深い深い人間界という暗黒に、2人は吸い込まれていく。その闇は生暖かく、人間という存在の冷酷さと暖かさを織り交ぜたようだ。
ふと上を見てみると、怨霊達はもう居ない。彼らはきっと、人間界にまでは追ってこれないのであろう。死んでも俺に執着してきたクソども。もう2度と巡り合いたくない。
闇へ沈んでいく俺と紗宙は、まるで夢を見る為に眠りへつくかの如く、静かに目を閉じたのであった。
◇
不思議な朝もあったものだ。目が醒めるとベットにもたれかかり、自然と目から涙がこぼれ落ちていた。そして、俺の懐に顔を埋めるかのように、眠る彼女の顔がそこにはあった。
何か怖い夢でも見たのであろうか。彼女も俺と同じく涙を流していた。カーテンから差し込む朝日が、俺たちを暖かく迎えている。

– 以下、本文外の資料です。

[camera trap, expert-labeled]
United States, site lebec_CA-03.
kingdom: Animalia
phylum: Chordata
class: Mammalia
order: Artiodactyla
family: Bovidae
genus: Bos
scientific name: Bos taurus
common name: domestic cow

俺は、そんな光の線を眺めながら、考え事をしていた。すると、彼女の声が聞こえてくる。
「ただいま...。」
俺は、その声の主に答える。
「おかえり。紗宙。」
その言葉を聞くと、彼女の今まで我慢していたものが、堰を切ったかのように溢れ出したようだ。泣き崩れながら思いを口にしてくる。
「本当に、本当に怖かった、辛かった。」
彼女の背中をさすりながら、彼女の話に耳を傾ける。
「みんなが苦しんだのも、和尚があんなことになったのも全て私のせい。本当にごめんなさい。」
俺は、自分を責め続ける彼女の震える身体を抱きしめ、それは違うと諭す。今回の件は、決して彼女のせいではない。元はといえば、無力なくせにイキりまくっていた俺が悪いのだ。俺も素直に彼女に謝罪をする。
そんなやりとりを飽きるまでやった後、彼女の感情が落ち着いたあたりで、とある話を切り出してみようとする。
「あのさ。後でどうしても伝えたいことがあるんだ。」
紗宙は、目を擦りながら、興味深そうに顔を見上げてきた。
「今じゃ、ダメなの?」
「改めて言いたい。」
俺の顔は真剣だった。彼女は察しているのだろうけど、意味を理解してないようなそぶりをした。
「わかった。後でゆっくり聞かせてね。」
彼女がそう言って立ち上がると、カーテンを思いきし開けた。部屋に眩しい陽の光が差し込み、俺たちを暖かく包み込んでいく。ここ数日、死ぬか生きるかの激動に身を捧げていた為、清々しい気持ちで朝日を見る機会がなかった。だからこそ、まだ逃亡生活中とはいえ、1つの目的を果たし、好きな女性と一緒に見た朝の風景は、俺の心に深く焼き付くのであった。
◇
その後、彼女は先生から診断を受けたり、入浴したりと忙しい時を過ごした。
病室に取り残された俺は、まだ危険な状況下にあると言うのにも関わらず、そんなことをそっちのけで彼女のことばかり考えるのであった。もう言ったのだから、ここで逃げ出したら昔と何も変わらない。
俺は、些細なことで悩めることに感謝をしながら、彼女へ気持ちを伝える決心を固めていくのであった。